Well that is a foolproof method of determining voter identifications
if I ever saw one. Suppose that an interviewer calls my house and asks to speak
to the adult who has the next birthday. That would be my wife, but hell will
freeze over before she ever answers a poll, so I would just say, "Oh,
that's me. Fire away." See how that works?
Meanwhile, Dr. Carson did some Sunday media work, basking in
the glow of "front-runner" status, and on Fox News Sunday had an
extraordinarily difficult time explaining his proposed changes to Obamacare and
Medicare. Carson has said he will repeal Obamacare, as have most Republicans,
but adds that he will give wage earners a choice of having their own health
insurance account as opposed to letting government bureaucrats determine their
future health care.
FOX moderator Chris Wallace seemed unable to get his head
around that concept and repeatedly asked Carson to explain how this proposal
would work and how it is different from earlier incarnations of Carson's health
plans. Carson tried very patiently to explain his plan but Wallace simply was
having none of it.
I don't know whether Carson has suddenly lost his
communication skills or if Wallace was just have a rough Sunday morning, but
the interview went badly for Carson who seemed to be struggling through most of
it. Remember when I wrote in my last column, that Carson is next to feel the
full weight of negative media? Looks like it started Sunday.
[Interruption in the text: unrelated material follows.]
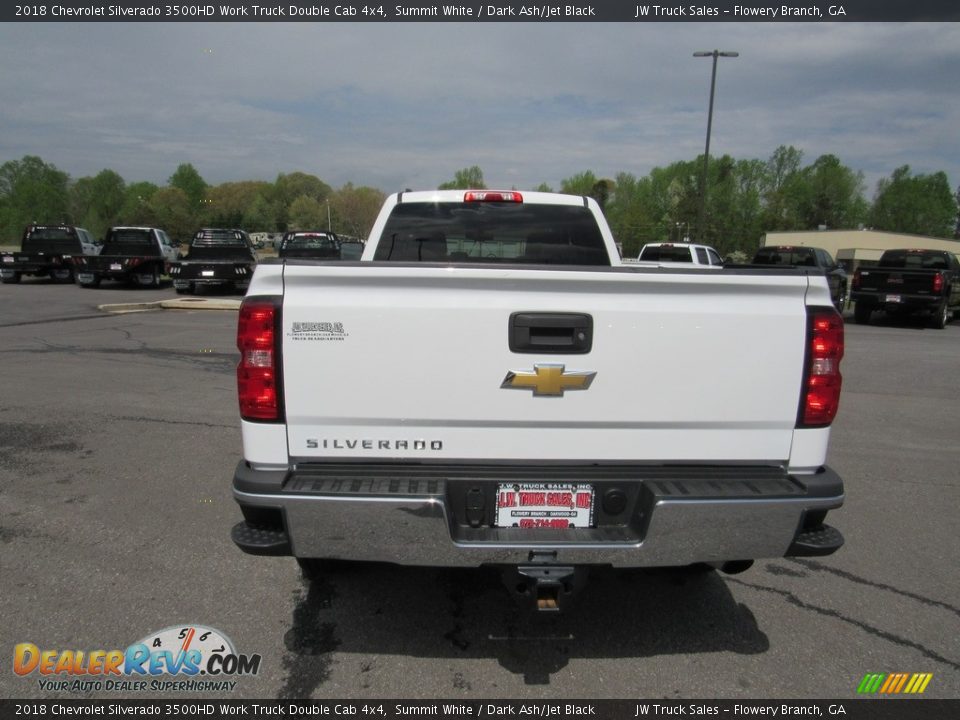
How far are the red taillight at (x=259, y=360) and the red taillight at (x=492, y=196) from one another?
2286 millimetres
Oddly, the Iowa caucuses are virtually irrelevant. The
results of the caucus are reported to the media which then deserts Iowa usually
without explaining that there then will be county, district and state
conventions that actually select the Iowa delegates, and they aren't bound in
the least to the results of the original caucuses!
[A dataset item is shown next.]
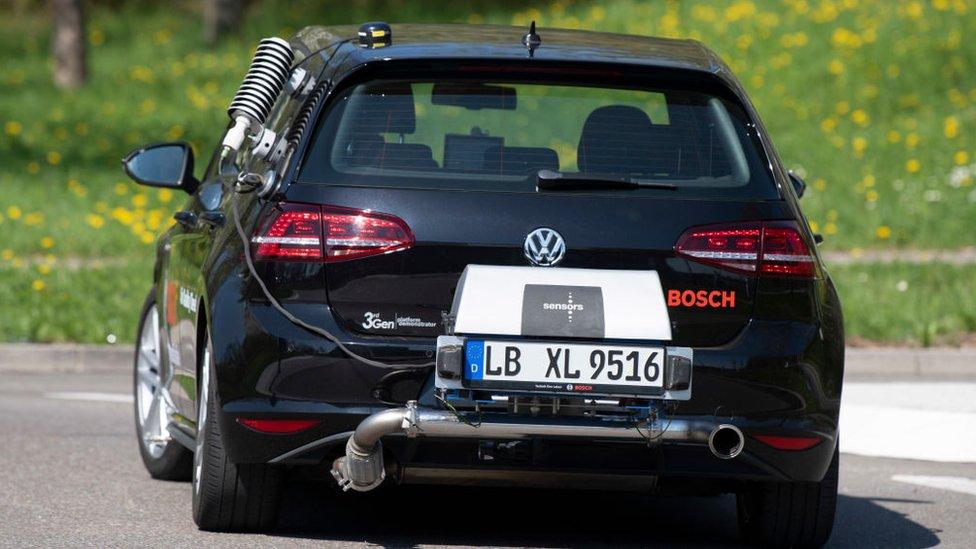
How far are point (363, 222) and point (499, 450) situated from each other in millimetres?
756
Last time around Rick Santorum won the Iowa caucus, for
instance, but the media declared Mitt Romney to be the winner, regardless of
what the votes showed, and by the time the record was corrected, any momentum
Santorum may have garnered dissipated.
As noted previously, the Register poll notes that if the
same questions were asked of the same people 20 times, the answers would change
by plus or minus 4.9 percent in 19 of those times. The 20th round
of questioning apparently is a wild card.
So, does that mean that one time out of 20, people who may
or may not plan on attending an Iowa GOP caucus, and may or may not be eligible
to vote in said caucus, and may or may not actually vote, could declare by a
wide margin, say 85 percent, that they are forever bound to Alfred E. Neuman?
Plus or minus 4.9 percent of course. But their votes aren't binding.